Especially since China’s envoy to Afghanistan Liu Jian — or Pakistan’s Qureshi — came to Doha. Jaishankar’s presence would have allowed him to rub shoulders with US Secretary of State Mike Pompeo and US envoy for Afghanistan Zalmay Khalilzad and NATO commander in Afghanistan Scott Miller — who captured the Doha moment by walking up to the Taliban in the full glare of chandeliers and greeted them – and certainly emphasised India’s willingness to be not just a stabiliser but an amplifier of peace in the region, even as the Americans get out of Afghanistan.
Still, New Delhi has come a long way since two retired diplomats were sent to Moscow in 2018 to participate in talks with the Taliban. Amar Sinha, former ambassador to Kabul and T.C.A. Raghavan, former high commissioner to Pakistan, were instructed not even to speak with them, besides pleasantries over lunch and tea.
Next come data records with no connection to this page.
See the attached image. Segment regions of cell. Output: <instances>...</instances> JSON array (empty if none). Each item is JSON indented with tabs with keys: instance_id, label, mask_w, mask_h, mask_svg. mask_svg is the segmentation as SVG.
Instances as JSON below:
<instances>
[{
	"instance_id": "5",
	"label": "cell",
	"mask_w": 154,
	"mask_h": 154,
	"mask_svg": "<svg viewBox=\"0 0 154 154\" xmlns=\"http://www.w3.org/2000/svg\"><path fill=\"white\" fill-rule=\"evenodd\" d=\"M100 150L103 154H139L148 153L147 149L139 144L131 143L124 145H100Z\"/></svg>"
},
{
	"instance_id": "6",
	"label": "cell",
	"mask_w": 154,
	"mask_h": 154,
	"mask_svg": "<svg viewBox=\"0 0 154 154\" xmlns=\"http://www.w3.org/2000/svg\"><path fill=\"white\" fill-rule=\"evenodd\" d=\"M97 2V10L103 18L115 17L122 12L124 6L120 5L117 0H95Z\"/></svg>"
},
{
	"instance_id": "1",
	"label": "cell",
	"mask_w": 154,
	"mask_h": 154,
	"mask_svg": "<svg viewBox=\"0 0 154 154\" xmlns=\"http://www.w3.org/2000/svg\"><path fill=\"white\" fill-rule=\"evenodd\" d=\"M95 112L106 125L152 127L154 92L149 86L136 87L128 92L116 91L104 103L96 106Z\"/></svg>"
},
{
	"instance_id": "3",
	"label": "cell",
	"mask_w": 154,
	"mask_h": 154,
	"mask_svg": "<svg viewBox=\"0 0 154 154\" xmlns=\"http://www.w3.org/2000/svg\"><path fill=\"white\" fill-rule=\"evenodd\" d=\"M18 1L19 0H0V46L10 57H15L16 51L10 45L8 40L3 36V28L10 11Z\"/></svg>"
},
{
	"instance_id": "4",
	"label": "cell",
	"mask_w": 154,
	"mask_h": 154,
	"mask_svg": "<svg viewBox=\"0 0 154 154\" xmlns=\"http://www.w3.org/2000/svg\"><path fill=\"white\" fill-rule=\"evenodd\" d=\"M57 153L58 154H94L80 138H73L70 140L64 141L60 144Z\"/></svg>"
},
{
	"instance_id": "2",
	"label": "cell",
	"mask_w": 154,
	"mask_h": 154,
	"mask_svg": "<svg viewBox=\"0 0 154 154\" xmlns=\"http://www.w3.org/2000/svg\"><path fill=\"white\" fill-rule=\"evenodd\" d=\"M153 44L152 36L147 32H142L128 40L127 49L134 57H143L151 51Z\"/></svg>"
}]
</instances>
Khalilzad is also in Delhi today to talk to the Indian leadership, on his way out of Doha, via Islamabad, illustrating a deepening tie with India. He has no doubt shaped Jaishankar’s shift to open India to the new order taking shape in Kabul — but the foreign minister’s reluctance to step up to the promise of the strategic partnership signed with Afghanistan under PM Manmohan Singh as long back as 2011, is an indication of the cliché that “old cautions die hard” in Delhi.
Expanding influence in Indian Ocean
Still, Nasheed’s visit to Delhi later this week certainly confirms that new foreign policy shifts are underway in Modi’s India. The Prime Minister has been more than fulsome in his praise of the Maldivian leadership, announcing a package of $500 million, including a $100 million grant, in August, citing a special friendship that “will always remain as deep as the waters of the Indian Ocean.”
Thank you, President @ibusolih! India will continue to support the Maldives in mitigating the economic impact of the COVID-19 pandemic. Our special friendship is, and will always remain, as deep as the waters of the Indian Ocean. https://t.co/nbKL19hw7P
— Narendra Modi (@narendramodi) August 13, 2020
The Indian package, of which the remaining $400 million is tied aid, will build Maldives’ largest civilian infrastructure project that will connect capital city Male with the neighbouring islands of Villingili, Gulhifahu and Thilafushi with a 6.7 km-long bridge and causeway link.
The Indian projects are expected to overwhelm the Chinese-built seemingly undulating Sinamale bridge that connects Male with the airport. Remember that the Maldives, under its previous pro-China president Abdulla Yameen, joined China’s Belt and Road Initiative.
Maldivian news reports say the current Ibu Solih-led government is trying to get out of at least some projects his predecessor had agreed the Chinese would build – such as the Joint Ocean Observation Station on Maldives’ western-most island of Makunudhoo, capable of keeping an eye on all the goings-on in the Indian Ocean, including the British-US base of Diego Garcia south of the Equator – but that $9 billion is still owed.
But what is significant about the recent Maldives-US defence agreement is not only that no one has raised a murmur inside the Maldives, unlike in 2013 when the US wanted to sign a defence pact with Male, but that it expands the potential of the so-called Quad navies – Australia, Japan, India and the US – to yet another corner of the Indian Ocean.
This has certainly been an exciting week for Modi’s foreign policy. Informally allying with the US in the Maldives, not hesitating to ask the Russians for help in talking to the Chinese and participating in the rejigging of your own extended neighbourhood is one way of expanding space to take action and protect your interests.
Fastening your seat belts is one sure way to enjoy what’s coming.